CASCADE in 2019

A summary of project activities in 2019.

CASCADE project logo.

Lisbon Addictions 2019

Robin Purshouse attended the Lisbon Addictions conference, and presented in the Big data and innovative monitoring - round table.

Robin's talk was titled "Useful public health policy models need big data - but they also need theory".


GECCO 2019

Robin Purshouse and Tuong Vu attended the Genetic and Evolutionary Computation Conference in Prague, Czech Republic.

They presented their paper titled "Inverse generative social science using multi-objective genetic programming"


RSA 2019

Robin Purshouse and Alexandra Nielsen attended the 2019 meeting of the Research Society on Alcoholism in Minneapolis, Minnesota.

Alexandra presented a poster entitled "synthesising the rational addiction and myopic choice economic models to explain population alcohol use and understand pricing policies: an agent based simulation".
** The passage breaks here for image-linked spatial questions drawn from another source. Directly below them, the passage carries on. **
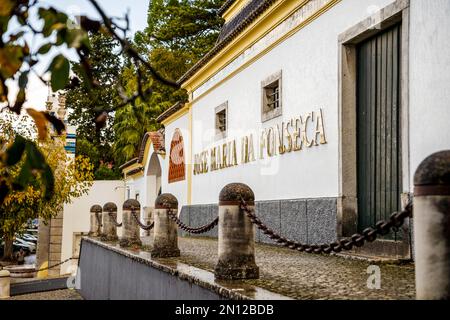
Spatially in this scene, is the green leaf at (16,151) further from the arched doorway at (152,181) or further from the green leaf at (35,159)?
the arched doorway at (152,181)

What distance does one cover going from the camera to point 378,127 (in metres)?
7.68

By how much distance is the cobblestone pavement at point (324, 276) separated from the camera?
469 centimetres

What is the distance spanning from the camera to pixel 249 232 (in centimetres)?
554

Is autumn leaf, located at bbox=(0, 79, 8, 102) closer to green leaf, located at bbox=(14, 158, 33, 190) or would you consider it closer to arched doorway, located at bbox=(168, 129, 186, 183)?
green leaf, located at bbox=(14, 158, 33, 190)

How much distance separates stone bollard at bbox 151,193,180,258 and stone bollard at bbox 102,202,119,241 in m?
5.64

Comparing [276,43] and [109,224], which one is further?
[109,224]

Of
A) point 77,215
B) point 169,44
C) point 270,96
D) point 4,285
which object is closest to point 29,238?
point 77,215

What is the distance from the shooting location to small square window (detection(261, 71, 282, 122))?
35.4 ft

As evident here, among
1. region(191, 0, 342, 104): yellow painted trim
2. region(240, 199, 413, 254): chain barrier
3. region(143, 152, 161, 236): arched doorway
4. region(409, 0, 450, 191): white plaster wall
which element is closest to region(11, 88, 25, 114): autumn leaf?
region(240, 199, 413, 254): chain barrier

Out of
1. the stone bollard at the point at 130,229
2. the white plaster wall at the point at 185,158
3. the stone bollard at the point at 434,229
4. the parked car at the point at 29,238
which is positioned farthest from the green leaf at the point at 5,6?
the parked car at the point at 29,238

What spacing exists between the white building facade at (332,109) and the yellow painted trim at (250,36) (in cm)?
3

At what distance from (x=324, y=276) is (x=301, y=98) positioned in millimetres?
4299

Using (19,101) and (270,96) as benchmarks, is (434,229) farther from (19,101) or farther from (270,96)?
(270,96)

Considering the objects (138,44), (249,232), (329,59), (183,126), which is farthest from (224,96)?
(138,44)
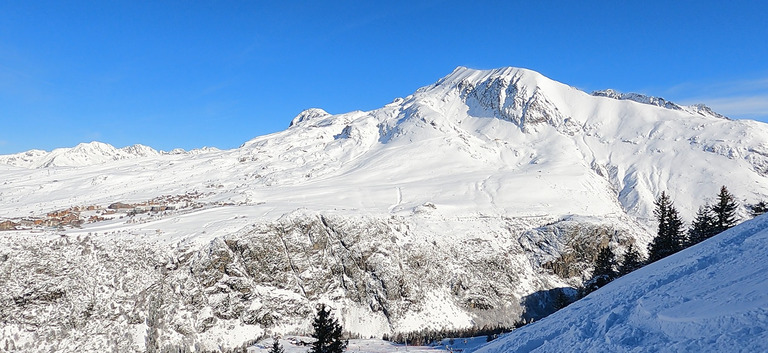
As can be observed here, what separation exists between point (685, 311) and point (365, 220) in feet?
251

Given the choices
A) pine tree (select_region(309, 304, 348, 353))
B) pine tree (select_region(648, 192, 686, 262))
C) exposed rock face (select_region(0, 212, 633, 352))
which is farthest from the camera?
exposed rock face (select_region(0, 212, 633, 352))

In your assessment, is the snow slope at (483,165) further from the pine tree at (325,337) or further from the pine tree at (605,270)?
the pine tree at (325,337)

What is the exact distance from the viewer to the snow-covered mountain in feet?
216

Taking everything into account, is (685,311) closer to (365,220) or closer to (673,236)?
(673,236)

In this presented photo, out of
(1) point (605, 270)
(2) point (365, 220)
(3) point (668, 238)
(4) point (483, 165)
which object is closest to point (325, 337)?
(1) point (605, 270)

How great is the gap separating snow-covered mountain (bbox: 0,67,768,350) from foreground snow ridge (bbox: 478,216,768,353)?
63.3 metres

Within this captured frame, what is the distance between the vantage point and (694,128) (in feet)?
474

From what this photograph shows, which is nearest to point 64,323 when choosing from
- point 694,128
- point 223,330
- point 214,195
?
point 223,330

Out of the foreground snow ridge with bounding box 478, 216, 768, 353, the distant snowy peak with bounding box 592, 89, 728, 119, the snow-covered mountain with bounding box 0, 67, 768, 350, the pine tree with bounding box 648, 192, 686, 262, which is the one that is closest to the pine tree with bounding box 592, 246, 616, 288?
the pine tree with bounding box 648, 192, 686, 262

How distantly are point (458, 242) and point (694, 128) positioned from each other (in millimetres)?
117616

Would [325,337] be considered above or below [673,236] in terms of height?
below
Robin presented a poster "alcohol policy modeling using theory - a new computational platform for developing mechanism-based explanatory models"


KBS 2019

Charlotte Buckley and Alan Brennan attended the Annual Alcohol Epidemiology Symposium of the Kettil Bruun Society in Utrecht, the Netherlands.

Charlotte presented a paper describing an agent-based simulation model of social roles and alcohol use and Alan presented a paper describing an individual-level simulation model of the normative underpinnings of population-level alcohol use. 


Modeling Social Dynamics and Health Behavior Conference

Robin Purshouse was invited as an international guest speaker at the Modeling Social Dynamics and Health Behavior Conference in Pittsburgh, PA

The conference studied the complex contexts of health behaviours and the dynamic interactions of individuals with their social and physical environments, bringing together research leaders to discuss the integration of modelling approaches into the field of behavioural and community health sciences.

Robin’s talk presented a conceptual framework for health behaviours and its implementation as an agent-based computer modelling architecture that can accommodate multiple disciplinary perspectives simultaneously.

The framework derives from the mechanism-based tradition in social sciences (influenced by the work of Robert Merton, James Coleman, and more recently Peter Hedström) and enables both individuals and social structures to interact dynamically. Robin showed how this framework can be used to represent alternative mechanisms that have been theorised as causal factors or pathways for alcohol use.

He also demonstrated how such models can be grounded empirically in community contexts, to support policy makers in appraising and evaluating public health policy options and interventions.